WORK REQUIRED ::
Reproduce the part of the rows that opens with the line containing "Which is farthest from hat" and closes with the line containing "14.2 meters", including both of those lines and changing nothing.

──────

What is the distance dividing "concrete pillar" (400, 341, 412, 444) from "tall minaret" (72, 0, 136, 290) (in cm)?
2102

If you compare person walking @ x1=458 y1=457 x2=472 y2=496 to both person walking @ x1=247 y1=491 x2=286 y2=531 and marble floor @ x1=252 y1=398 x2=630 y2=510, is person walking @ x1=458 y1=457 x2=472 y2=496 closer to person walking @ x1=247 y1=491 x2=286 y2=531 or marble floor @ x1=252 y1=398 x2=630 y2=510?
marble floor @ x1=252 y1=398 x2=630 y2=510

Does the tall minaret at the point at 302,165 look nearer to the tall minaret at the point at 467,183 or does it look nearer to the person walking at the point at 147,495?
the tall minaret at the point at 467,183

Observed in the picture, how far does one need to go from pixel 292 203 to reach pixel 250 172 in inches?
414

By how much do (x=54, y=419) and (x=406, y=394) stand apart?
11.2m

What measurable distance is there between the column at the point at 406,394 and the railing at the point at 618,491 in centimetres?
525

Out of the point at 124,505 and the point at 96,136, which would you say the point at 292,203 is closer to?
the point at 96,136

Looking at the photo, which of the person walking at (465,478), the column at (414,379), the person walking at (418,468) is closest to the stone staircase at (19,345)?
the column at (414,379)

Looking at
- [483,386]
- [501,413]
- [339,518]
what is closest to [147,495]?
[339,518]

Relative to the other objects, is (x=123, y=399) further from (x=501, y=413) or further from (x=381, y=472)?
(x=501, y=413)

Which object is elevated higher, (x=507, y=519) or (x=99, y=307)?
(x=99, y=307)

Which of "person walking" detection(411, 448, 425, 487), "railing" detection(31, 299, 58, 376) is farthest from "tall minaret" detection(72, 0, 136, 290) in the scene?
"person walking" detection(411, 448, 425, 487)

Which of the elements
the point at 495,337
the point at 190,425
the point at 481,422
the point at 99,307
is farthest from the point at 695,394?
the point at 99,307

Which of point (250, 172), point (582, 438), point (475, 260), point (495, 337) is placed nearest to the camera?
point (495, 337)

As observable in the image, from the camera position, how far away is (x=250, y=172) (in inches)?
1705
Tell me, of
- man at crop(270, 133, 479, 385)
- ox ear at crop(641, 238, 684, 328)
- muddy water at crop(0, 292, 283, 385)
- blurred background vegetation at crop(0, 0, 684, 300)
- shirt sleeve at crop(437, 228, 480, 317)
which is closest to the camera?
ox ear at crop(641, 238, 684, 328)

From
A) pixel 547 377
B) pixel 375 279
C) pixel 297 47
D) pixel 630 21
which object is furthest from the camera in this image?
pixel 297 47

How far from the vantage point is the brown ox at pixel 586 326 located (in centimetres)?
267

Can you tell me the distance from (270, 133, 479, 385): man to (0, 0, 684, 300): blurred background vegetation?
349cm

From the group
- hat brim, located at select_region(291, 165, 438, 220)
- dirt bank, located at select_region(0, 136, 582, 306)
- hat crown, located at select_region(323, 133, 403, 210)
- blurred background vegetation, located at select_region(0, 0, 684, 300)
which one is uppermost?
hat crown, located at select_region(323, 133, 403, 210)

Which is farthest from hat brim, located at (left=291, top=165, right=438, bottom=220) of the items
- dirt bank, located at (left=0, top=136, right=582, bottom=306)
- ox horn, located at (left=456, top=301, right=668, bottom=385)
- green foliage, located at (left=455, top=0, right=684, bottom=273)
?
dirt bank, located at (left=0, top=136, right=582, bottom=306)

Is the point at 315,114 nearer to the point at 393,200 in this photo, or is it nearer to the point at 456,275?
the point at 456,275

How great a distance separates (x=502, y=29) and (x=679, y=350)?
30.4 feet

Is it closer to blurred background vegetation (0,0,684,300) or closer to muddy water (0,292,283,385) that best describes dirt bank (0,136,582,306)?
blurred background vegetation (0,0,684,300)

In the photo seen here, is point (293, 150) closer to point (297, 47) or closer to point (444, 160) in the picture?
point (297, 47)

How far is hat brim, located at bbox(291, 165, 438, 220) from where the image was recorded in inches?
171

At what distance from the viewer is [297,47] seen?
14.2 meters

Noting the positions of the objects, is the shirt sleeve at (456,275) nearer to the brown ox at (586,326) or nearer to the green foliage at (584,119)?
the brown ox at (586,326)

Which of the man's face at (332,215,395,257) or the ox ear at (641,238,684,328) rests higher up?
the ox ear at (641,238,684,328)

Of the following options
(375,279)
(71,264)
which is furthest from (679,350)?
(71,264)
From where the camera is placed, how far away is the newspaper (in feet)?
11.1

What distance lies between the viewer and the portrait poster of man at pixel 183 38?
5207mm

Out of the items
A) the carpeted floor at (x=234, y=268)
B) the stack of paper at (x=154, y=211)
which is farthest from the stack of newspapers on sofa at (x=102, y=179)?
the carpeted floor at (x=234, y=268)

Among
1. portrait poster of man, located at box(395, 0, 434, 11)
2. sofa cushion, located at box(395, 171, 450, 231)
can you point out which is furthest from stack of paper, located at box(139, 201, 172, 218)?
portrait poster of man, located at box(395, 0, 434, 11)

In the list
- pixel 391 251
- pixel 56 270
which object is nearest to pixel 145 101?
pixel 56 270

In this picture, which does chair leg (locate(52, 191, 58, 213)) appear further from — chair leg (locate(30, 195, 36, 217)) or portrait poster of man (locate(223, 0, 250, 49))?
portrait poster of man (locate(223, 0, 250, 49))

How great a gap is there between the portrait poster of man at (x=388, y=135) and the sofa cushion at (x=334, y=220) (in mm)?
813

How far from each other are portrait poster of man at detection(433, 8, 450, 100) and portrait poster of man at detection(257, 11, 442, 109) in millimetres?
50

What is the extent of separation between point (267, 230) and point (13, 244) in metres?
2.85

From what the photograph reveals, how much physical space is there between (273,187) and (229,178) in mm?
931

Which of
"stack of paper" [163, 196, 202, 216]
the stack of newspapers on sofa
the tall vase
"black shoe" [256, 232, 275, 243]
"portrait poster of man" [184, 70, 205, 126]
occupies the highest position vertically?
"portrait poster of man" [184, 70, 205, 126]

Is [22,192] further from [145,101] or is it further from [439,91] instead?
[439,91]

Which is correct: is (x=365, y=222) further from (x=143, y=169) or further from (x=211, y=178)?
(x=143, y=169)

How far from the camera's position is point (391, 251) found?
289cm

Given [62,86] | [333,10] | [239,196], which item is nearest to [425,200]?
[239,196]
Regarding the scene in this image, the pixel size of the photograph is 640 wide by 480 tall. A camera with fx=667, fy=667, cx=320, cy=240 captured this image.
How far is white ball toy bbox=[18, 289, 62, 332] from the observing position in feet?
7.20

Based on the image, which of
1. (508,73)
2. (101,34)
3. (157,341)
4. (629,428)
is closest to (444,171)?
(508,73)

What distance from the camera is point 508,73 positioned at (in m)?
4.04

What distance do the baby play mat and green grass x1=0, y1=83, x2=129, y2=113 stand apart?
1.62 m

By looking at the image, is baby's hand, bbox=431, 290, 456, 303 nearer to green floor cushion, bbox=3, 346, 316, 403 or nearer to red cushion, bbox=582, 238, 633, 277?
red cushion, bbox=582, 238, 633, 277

──────

EXERCISE SOLUTION ::
Which is farthest from hat brim, located at (left=291, top=165, right=438, bottom=220) of the items
- dirt bank, located at (left=0, top=136, right=582, bottom=306)
- ox horn, located at (left=456, top=301, right=668, bottom=385)
- green foliage, located at (left=455, top=0, right=684, bottom=273)
?
dirt bank, located at (left=0, top=136, right=582, bottom=306)

Is the point at 315,114 nearer to the point at 393,200 in this photo, or is it nearer to the point at 456,275?
the point at 456,275

How great a distance separates (x=502, y=29) and (x=679, y=350)?
30.4 feet

Is it closer to blurred background vegetation (0,0,684,300) or closer to muddy water (0,292,283,385) that best describes dirt bank (0,136,582,306)?
blurred background vegetation (0,0,684,300)

In the photo seen here, is point (293, 150) closer to point (297, 47) or closer to point (444, 160) in the picture?
point (297, 47)

How far is hat brim, located at bbox(291, 165, 438, 220) from where the image was recorded in inches?
171

At what distance from the viewer is [297,47] seen?
14.2 meters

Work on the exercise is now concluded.